## TASK TO COMPLETE:
Output, word for word, the span of lines that starts at the one containing "category: large antlered muntjac" and ends at the last line of the records.

** DATA LISTING follows **

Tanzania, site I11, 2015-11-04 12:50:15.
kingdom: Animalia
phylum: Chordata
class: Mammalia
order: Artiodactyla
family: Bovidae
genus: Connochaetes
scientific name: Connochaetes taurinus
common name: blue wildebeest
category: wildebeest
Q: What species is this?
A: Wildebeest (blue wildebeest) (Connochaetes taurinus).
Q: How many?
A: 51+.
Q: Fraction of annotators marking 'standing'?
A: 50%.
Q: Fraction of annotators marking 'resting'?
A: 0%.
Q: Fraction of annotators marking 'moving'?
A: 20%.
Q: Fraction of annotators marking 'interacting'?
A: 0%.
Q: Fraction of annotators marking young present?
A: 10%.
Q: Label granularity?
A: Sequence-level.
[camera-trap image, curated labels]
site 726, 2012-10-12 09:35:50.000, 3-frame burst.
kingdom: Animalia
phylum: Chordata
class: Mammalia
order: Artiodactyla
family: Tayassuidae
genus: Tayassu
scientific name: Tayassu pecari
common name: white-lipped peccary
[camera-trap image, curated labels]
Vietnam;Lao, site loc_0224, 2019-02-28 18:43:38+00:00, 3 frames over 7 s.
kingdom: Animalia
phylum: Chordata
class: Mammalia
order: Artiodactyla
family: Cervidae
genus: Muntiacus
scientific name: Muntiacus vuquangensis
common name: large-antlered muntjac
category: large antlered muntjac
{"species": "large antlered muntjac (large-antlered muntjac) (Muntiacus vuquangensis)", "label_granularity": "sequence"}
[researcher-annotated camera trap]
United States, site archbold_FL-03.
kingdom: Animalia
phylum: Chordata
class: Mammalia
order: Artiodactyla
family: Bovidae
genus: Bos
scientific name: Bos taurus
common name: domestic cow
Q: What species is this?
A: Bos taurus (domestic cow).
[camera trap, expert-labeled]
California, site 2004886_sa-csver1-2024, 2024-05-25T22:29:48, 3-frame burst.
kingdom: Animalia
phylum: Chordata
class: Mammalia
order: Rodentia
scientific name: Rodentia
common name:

** End of DATA LISTING **

## YOUR RESPONSE:
category: large antlered muntjac
{"species": "large antlered muntjac (large-antlered muntjac) (Muntiacus vuquangensis)", "label_granularity": "sequence"}
[researcher-annotated camera trap]
United States, site archbold_FL-03.
kingdom: Animalia
phylum: Chordata
class: Mammalia
order: Artiodactyla
family: Bovidae
genus: Bos
scientific name: Bos taurus
common name: domestic cow
Q: What species is this?
A: Bos taurus (domestic cow).
[camera trap, expert-labeled]
California, site 2004886_sa-csver1-2024, 2024-05-25T22:29:48, 3-frame burst.
kingdom: Animalia
phylum: Chordata
class: Mammalia
order: Rodentia
scientific name: Rodentia
common name:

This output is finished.